● Aim: Translate this sentence from the Nurullah Beg article below into Spanish: "However, the troops suddenly abandoned the defense, earning the displeasure of Nurullah Beg and several other Kurdish chiefs."

● Document text:
- Reign: 1830-1847 (17 years)
- Died: October 1861 Istanbul
- Spouse: Halime Khanim
- Dynasty: Emirate of Hakkari
- Religion: Sunni Islam

= Nurullah Beg =

19th-century emir of the Hakkari Emirate

Nurullah Beg was the last ruler of Hakkari Emirate in the 19th century, he was known for his involvement in attacks on the Assyrian and Yazidi populations. He was part of a triple alliance with Bedir Khan Beg and Han Mahmud in the 1840s, which carried out several assaults on Assyrian communities, including massacres and forced displacements that altered the demographic balance in parts of the Ottoman Empire.

==Reign==

In 1837, Mar Shimun, the Assyrian Patriarch, sent 3,000 men, reportedly on Nurullah Beg's recommendation, to assist in the defense of ’Amadiya against Ottoman forces. However, the troops suddenly abandoned the defense, earning the displeasure of Nurullah Beg and several other Kurdish chiefs. At the same time, the increasing presence of foreign Christian missionaries in Hakkari drew international attention to the Assyrian communities. This heightened visibility made the Assyrians
more prominent in the eyes of local Muslim rulers and contributed to rising tensions in the region.

● Given information:

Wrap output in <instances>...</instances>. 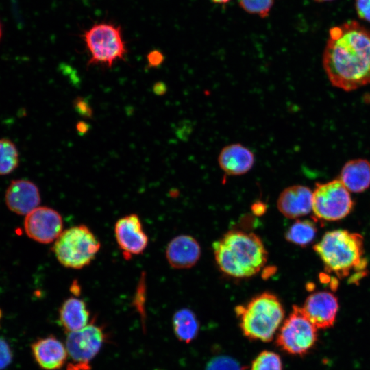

● Solution for this task: Sin embargo, las tropas abandonaron repentinamente la defensa, lo que les valió el disgusto de Nurullah Beg y de varios otros jefes kurdos.